Rebif is a popular disease modifying drug used to treat remitting – relapsing multiple sclerosis. It is injected sub-cutaneously (into the fat layer just beneath the skin) three times a week.
I had mixed feelings when I started on Rebif. On the one hand, I was not at all enthusiastic about giving myself shots. On the other hand, I felt like I was finally doing something to treat my condition.
For people who may be considering Rebif treatment, I thought that I would share what exactly is involved with taking the medication.

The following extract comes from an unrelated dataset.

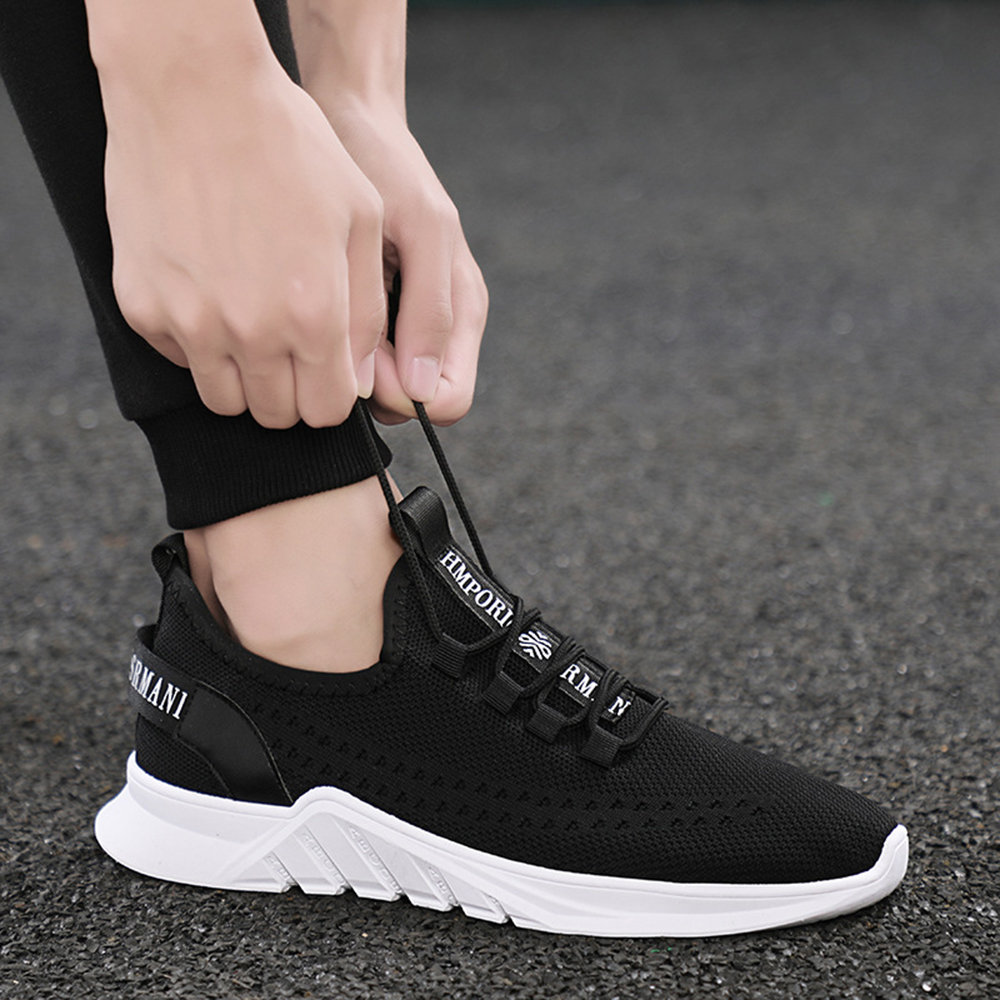 d7f1bd9f4306 Men Knitted Fabric Breathable Lace Up Non-slip Running Sneakers ...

First of all, It’s really not that bad. Really. It only takes a few minutes, three times a week and you quickly get used to it. When you first start, MS Lifelines, aka the pharmaceutical company, sends out a nurse to your home to coach you on how to do the injections. You will rotate injection sites between your abdomen, thigh, upper arm and lower back/buttocks. Within each of these you will also rotate between six spots on both the left and right sides each for a total of 48 injection spots. At three times a week, you will go four months before repeating specific locations.
The first two weeks you will do a dose that is approximately a fifth of the full dose. The following two weeks you will move up to half doses before taking on the full doses starting in the fifth week. It’s helpful to pull out the pre-filled syringe out of the refrigerator several hours in advance to allow it to warm up to room temperature. Supposedly this reduces injection site reactions. I haven’t had any so it probably does help. The syringes can be kept at room temperature for up to 30 days. Some people take out a week’s worth at a time. I just always keep the next dose in my sock drawer. When I inject one, I pull another out of the fridge to replace it.
Step one: Wipe the site with an alcohol wipe and let dry.
Step two: I use the Rebiject injection tool. It’s about the size of a large banana and if you fear needles, it’s a must. You never see the needle until after you are all done. Cock the spring loading mechanism in the Rebiject. Insert the pre-filled syringe with the cap still on it into the hole and screw the two pieces of the Rebiject together. Pull off the plastic tube on the end which removes the syringe cap and you are ready to go.
Step three: Press the end of the tool against the chosen injection site and push the button. The tool sticks the syringe into you and squeezes out the dose without you ever seeing it. Wait a few seconds and pull away the Rebiject.
Step four: Massage the injection site for two minutes to help distribute the medication. I put a sterile gauze pad over it and rub gently, but you could use your hand if it is clean.
Step five: Unscrew the Rebiject and dispose of the needle in your sharps container. They give you two containers with a prepaid addressed box to send a full one back. When you do, they send you a replacement.
When you first start, a common side effect is flu like symptoms. They recommend that you take advil before your dose and shoot up at night. That way if you do suffer the flu symptoms, you will likely sleep through it.